* **Exercise**:
The listing below holds a line with "- describing the qualitative" and a line with "sekitar10 – 40 %).". Reproduce those two lines exactly, plus everything between them.
--- START ---
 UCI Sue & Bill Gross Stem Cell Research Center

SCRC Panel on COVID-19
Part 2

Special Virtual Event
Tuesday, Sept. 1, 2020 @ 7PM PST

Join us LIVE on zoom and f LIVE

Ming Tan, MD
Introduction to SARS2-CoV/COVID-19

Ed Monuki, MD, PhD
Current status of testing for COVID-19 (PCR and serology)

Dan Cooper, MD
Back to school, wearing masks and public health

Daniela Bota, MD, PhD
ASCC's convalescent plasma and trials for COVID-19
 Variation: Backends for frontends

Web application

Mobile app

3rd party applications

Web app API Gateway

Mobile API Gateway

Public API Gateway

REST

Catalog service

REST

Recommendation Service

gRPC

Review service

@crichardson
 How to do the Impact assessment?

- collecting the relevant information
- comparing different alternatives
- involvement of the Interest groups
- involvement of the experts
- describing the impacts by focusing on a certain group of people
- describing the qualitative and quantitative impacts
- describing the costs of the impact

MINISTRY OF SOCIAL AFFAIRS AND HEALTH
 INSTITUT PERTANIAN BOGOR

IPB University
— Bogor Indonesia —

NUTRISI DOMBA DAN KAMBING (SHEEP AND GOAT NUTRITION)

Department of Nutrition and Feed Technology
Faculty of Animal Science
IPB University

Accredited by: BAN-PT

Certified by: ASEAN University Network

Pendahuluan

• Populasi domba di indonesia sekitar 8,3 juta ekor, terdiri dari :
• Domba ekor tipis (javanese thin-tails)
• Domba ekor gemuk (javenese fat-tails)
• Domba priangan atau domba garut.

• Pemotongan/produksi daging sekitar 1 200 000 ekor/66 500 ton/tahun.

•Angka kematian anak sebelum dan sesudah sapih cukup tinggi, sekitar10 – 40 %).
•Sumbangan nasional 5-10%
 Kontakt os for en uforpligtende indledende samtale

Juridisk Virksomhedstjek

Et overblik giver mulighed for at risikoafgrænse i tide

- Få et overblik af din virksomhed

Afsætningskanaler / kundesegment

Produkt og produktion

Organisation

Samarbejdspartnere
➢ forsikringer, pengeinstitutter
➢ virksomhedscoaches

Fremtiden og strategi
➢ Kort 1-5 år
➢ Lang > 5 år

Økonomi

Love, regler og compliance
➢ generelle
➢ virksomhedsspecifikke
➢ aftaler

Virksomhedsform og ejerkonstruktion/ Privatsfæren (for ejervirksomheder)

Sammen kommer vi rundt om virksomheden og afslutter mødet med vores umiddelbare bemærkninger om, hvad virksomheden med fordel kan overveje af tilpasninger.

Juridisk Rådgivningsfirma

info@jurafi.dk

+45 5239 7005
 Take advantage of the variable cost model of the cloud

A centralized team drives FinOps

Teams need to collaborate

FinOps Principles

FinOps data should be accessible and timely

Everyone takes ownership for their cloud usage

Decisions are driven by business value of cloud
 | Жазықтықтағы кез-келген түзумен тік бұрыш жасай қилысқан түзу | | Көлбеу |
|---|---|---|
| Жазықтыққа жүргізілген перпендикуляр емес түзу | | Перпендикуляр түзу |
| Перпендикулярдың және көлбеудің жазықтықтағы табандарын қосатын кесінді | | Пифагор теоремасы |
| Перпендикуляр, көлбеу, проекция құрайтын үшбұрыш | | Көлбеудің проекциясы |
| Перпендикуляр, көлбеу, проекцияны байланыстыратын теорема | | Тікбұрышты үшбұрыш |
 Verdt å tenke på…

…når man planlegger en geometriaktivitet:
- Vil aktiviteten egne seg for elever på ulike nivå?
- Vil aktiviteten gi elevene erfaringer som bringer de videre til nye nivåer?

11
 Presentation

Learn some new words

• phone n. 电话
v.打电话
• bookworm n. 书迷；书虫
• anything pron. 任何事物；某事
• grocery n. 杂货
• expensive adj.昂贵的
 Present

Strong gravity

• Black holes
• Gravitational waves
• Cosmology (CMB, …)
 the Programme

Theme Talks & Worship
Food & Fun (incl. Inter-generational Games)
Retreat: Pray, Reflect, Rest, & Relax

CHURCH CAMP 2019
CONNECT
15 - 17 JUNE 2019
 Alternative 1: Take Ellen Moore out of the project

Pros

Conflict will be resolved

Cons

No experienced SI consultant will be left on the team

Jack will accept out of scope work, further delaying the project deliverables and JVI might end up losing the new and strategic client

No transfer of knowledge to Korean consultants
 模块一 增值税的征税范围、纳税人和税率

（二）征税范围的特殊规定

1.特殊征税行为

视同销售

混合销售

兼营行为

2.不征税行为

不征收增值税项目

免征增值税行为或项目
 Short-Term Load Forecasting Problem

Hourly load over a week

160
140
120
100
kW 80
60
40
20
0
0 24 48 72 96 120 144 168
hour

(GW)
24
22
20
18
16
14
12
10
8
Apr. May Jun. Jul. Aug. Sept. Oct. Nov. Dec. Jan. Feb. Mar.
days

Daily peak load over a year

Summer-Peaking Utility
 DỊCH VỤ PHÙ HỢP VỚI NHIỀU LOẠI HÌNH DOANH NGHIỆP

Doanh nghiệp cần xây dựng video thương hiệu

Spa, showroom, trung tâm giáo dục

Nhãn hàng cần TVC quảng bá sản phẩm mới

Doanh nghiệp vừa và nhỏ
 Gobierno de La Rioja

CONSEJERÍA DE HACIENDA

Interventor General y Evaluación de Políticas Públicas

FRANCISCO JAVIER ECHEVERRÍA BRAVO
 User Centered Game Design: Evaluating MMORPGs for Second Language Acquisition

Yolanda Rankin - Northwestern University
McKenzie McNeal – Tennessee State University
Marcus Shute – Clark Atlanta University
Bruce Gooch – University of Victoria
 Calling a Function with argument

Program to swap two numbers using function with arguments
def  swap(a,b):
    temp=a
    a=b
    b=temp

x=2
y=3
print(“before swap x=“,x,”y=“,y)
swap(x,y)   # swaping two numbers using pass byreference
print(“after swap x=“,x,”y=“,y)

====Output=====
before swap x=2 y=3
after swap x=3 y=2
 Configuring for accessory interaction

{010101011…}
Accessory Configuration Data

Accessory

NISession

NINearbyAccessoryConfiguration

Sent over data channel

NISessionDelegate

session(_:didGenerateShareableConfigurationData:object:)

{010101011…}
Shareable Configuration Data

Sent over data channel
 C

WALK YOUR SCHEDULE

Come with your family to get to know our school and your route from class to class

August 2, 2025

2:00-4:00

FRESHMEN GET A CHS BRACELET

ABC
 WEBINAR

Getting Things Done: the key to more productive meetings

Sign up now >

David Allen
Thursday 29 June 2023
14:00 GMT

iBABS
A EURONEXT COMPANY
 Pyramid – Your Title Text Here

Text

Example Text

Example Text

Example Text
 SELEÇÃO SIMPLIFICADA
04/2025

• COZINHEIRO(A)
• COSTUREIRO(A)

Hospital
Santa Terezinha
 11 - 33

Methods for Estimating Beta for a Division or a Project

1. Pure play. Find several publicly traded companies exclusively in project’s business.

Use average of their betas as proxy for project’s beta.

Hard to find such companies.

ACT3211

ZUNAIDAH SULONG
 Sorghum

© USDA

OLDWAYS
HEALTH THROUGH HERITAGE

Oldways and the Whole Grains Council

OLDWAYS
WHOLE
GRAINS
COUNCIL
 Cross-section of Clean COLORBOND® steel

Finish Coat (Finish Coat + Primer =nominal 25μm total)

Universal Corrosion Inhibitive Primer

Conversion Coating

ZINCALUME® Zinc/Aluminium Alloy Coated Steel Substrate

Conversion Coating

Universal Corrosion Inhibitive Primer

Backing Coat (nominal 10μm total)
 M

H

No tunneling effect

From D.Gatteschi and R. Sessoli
--- END ---
* **Finished exercise**:
- describing the qualitative and quantitative impacts
- describing the costs of the impact

MINISTRY OF SOCIAL AFFAIRS AND HEALTH
 INSTITUT PERTANIAN BOGOR

IPB University
— Bogor Indonesia —

NUTRISI DOMBA DAN KAMBING (SHEEP AND GOAT NUTRITION)

Department of Nutrition and Feed Technology
Faculty of Animal Science
IPB University

Accredited by: BAN-PT

Certified by: ASEAN University Network

Pendahuluan

• Populasi domba di indonesia sekitar 8,3 juta ekor, terdiri dari :
• Domba ekor tipis (javanese thin-tails)
• Domba ekor gemuk (javenese fat-tails)
• Domba priangan atau domba garut.

• Pemotongan/produksi daging sekitar 1 200 000 ekor/66 500 ton/tahun.

•Angka kematian anak sebelum dan sesudah sapih cukup tinggi, sekitar10 – 40 %).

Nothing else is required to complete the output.